#### [Work to complete]
Beneath this line is the data. Output exactly the lines from the line with "Inbetriebsetzung: 2020" to the line with "Stehpl�tze bei 6 Pers./m�: 199", both ends included, and nothing more.

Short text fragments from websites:
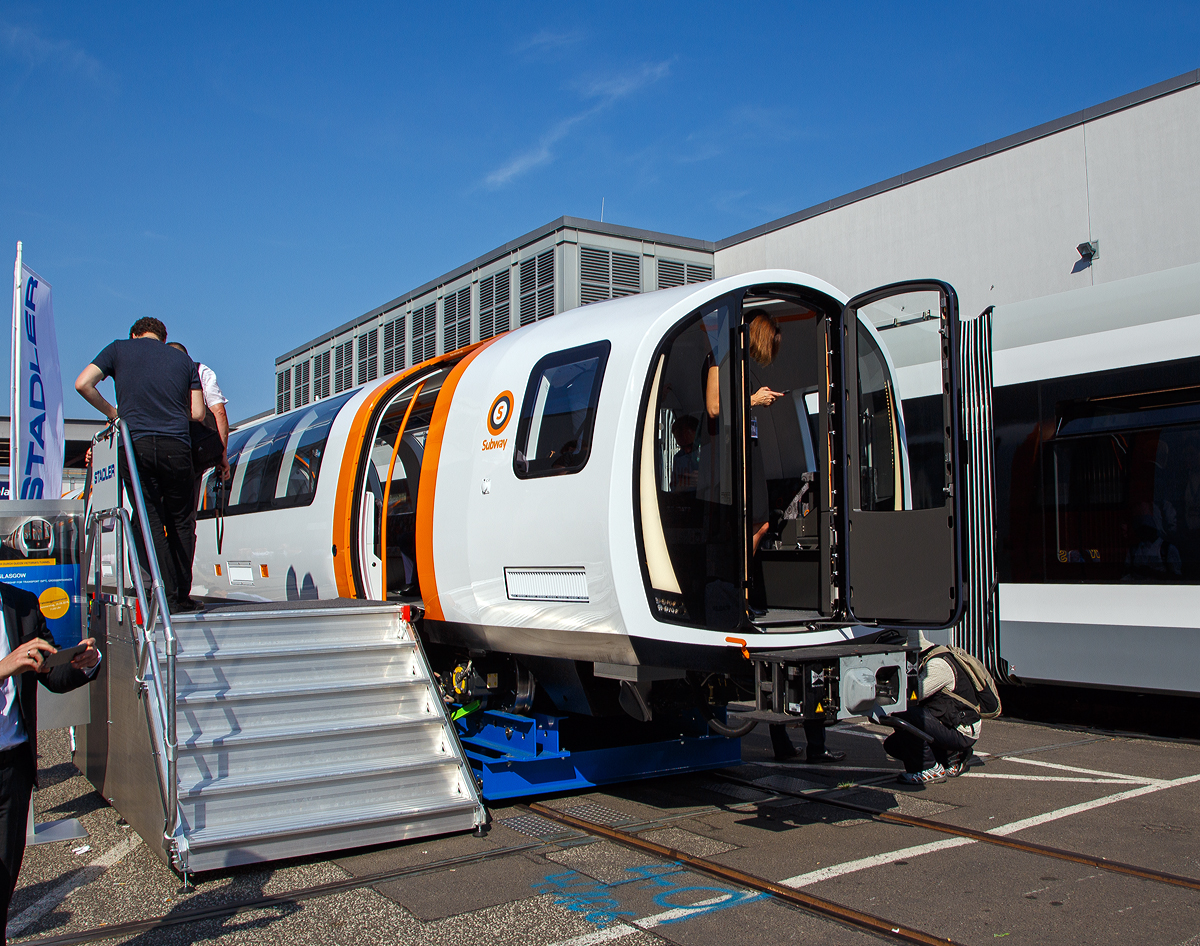 Stadler pr�sentierte auf der InnoTrans 2018 (hier 19.09.2018) in Berlin einen der 17 neuen f�r die Glasgow Subway bestimmten Metroz�ge (METRO GLASGOW EMU). Leider war die ganze Messe so sehr �berlaufen, das mehr Fotos nicht m�glich waren.

Strathclyde Partnership for Transport  (SPT) hat im M�rz 2016 im Rahmen des Modernisierungsprogrammes f�r das U-Bahn-System in Glasgow 17 neue Metroz�ge f�r rund 200 Millionen Pfund bei Stadler bestellt. Glasgow Subway ist das viert�lteste Metrosystem der Welt. Die Er�ffnung der Glasgower U-Bahn war im Dezember 1896. 

Obschon das Tunnelsystem aus viktorianischer Zeit einen sehr engen Durchmesser hat, ist es Stadler gelungen, ein kompaktes Fahrzeug zu bauen, das den Bed�rfnissen anspruchsvoller Fahrg�ste gerecht wird. Der vorhandene Innenraum wird optimal ausgenutzt und bietet auch Platz f�r Rollst�hle. Das Interieur ist offen und freundlich gestaltet. Das neu entwickelte Drehgestell mit Luftfederung tr�gt zu einem komfortableren Fahrerlebnis bei. Die Fahrzeuge sollen vollautomatisch und fahrerlos fahren. Sie haben noch einen tempor�ren F�hrerstand f�r die Migrationsphase und ein Hilfsf�hrerpult f�r Rangierfahrten und Notbetrieb mit den bestehenden Fahrzeugen. 

Die Z�ge verkehren automatisch, die Aufgaben des Fahrers beschr�nken sich darauf, die T�ren zu schlie�en und den Zug in Bewegung zu setzen. Sie tragen zum Teil die urspr�ngliche orangefarbene Lackierung, teilweise sind sie in den Farben der SPT lackiert. Zum hundertj�hrigen Jubil�um der Bahn erhielt der Wagen 122 eine wei�/braune Livree �hnlich der der ersten Kabelbahnwagen[5], ein Beiwagen wirbt in hellblauer Farbgebung f�r die 2014 in der Stadt ausgetragenen Commonwealth Games.

Ein Triebzug besteht aus zwei Halbz�gen mit identischer Antriebsausr�stung. Die Wagenk�sten sind aus Aluminium-Strangpressprofilen gefertigt und laufen auf luftgefederten Motor- und Laufdrehgestellen. Die Fahrzeuge haben durchg�ngig die gleiche Fu�bodenh�he im gesamten Fahrgastraum und besitzen einen gro�z�gigen Mehrzweckbereich. Ein Halbzug besteht aus aus vier Wagenk�sten mit sechs Drehgestellen, die beiden Mittelwagenk�sten mit nur einem Drehgestell sind auf die Endwagen aufgesattelt. F�r den raschen Personenfluss, hat ein Halbzug sechs Einstiegst�ren je Seite. Die Energieversorgung der Fahrzeuge erfolgt �ber eine dritte Schiene mit 600 V DC. Die Fahrzeuge sind f�r eine H�chstgeschwindigkeit von 58 km/h ausgelegt.

TECHNISCHE DATEN, je Halbzug:
Spurweite: 1.220 mm
Speisespannung:  600 V DC (�ber dritte Schiene)
Achsanordnung Bo'Bo'+ 2' + 2'+ Bo'Bo'
Inbetriebsetzung: 2020
L�nge �ber Kupplung: 3.9240 mm
Fahrzeugbreite: 2.340 mm
Fahrzeugh�he: 2.650 mm
Achsabstand im Drehgestell: 1.650 mm
Treib- und Laufraddurchmesser: 540 mm (neu)
Dauerleistung am Rad: 520 kW
Maximale Leistung am Rad: 820 kW
Anfahrzugkraft (bis 23 km/h): 130 kN
Anfahrbeschleunigung brutto: 1,3 m/s�
H�chstgeschwindigkeit: 58 km/h
Bodenh�he: 695 mm
Einstiegsbreite: 1.200 mm
Sitzpl�tze: 104 und 6 Klappsitze
Stehpl�tze bei 6 Pers./m�: 199

Die Glasgow Subway ist die U-Bahn der gr��ten schottischen Stadt Glasgow. Sie wurde 1896 er�ffnet und war damals nach den U-Bahnen in London, Liverpool und Budapest das viert�lteste U-Bahn-System der Welt. Sie besteht lediglich aus einer vollst�ndig im Tunnel verlaufenden Ringstrecke und wurde seit der Er�ffnung nie erweitert. Betrieben wird sie von der Strathclyde Partnership for Transport (SPT), zusammen mit den Vorortlinien der Eisenbahn bildet sie das Schnellbahnnetz Glasgows.

Die 10,5 Kilometer lange Ringstrecke mit 15 Stationen verl�uft vollst�ndig unterirdisch, nur der Betriebshof bei Govan, im S�dwesten, liegt an der Oberfl�che. Sie verbindet die Innenstadt Glasgows mit dem West End und den s�dwestlichen Vororten s�dlich des Flusses Clyde. Die Strecke wird von Z�gen zweier gegenl�ufiger Linien befahren. Sie wird im Linksverkehr betrieben, die Fahrten auf dem �u�eren Ringgleis (outer circle) mit der Kennfarbe Orange erfolgen im Uhrzeigersinn, die auf dem inneren Ringgleis (inner circle) mit der Kennfarbe Grau entgegen dem Uhrzeigersinn. Die Z�ge verkehren werktags zwischen 6:30 Uhr und 23:30 Uhr in Abst�nden von vier bis acht Minuten, sonntags von 10:00 Uhr bis 18:00 Uhr alle acht Minuten.

Die Fahrzeuge laufen auf Schmalspurgleisen mit der ungew�hnlichen Spurweite von 1.219 mm beziehungsweise vier Fu�. Ihren Strom beziehen die Z�ge �ber eine seitliche Stromschiene, deren Spannung bei 600 Volt liegt. Die Tunnel mit einem Durchmesser von lediglich 3,35 Metern befinden sich oft knapp unter der Erdoberfl�che, sie folgen h�ufig den Stra�enverl�ufen. Jene Streckenabschnitte, die die Fl�sse Clyde und Kelvin oder Bahnstrecken unterqueren, liegen tiefer und sind mit Gusseisent�bbings verkleidet. Sie machen etwa ein Drittel der Strecke aus. Die Tunnelw�nde der beiden Fahrtrichtungen liegen rund 0,75 bis 1,8 m voneinander entfernt. Der Streckenverlauf weist Steigungen von bis zu sechs Prozent auf. Tiefste Station ist Buchanan Street, die zw�lf Meter unter der Oberfl�che liegt.

Quellen: Stadler Rail und Wikipedia (�ber die U-Bahn selbst)


#### [Answer space]
Inbetriebsetzung: 2020
L�nge �ber Kupplung: 3.9240 mm
Fahrzeugbreite: 2.340 mm
Fahrzeugh�he: 2.650 mm
Achsabstand im Drehgestell: 1.650 mm
Treib- und Laufraddurchmesser: 540 mm (neu)
Dauerleistung am Rad: 520 kW
Maximale Leistung am Rad: 820 kW
Anfahrzugkraft (bis 23 km/h): 130 kN
Anfahrbeschleunigung brutto: 1,3 m/s�
H�chstgeschwindigkeit: 58 km/h
Bodenh�he: 695 mm
Einstiegsbreite: 1.200 mm
Sitzpl�tze: 104 und 6 Klappsitze
Stehpl�tze bei 6 Pers./m�: 199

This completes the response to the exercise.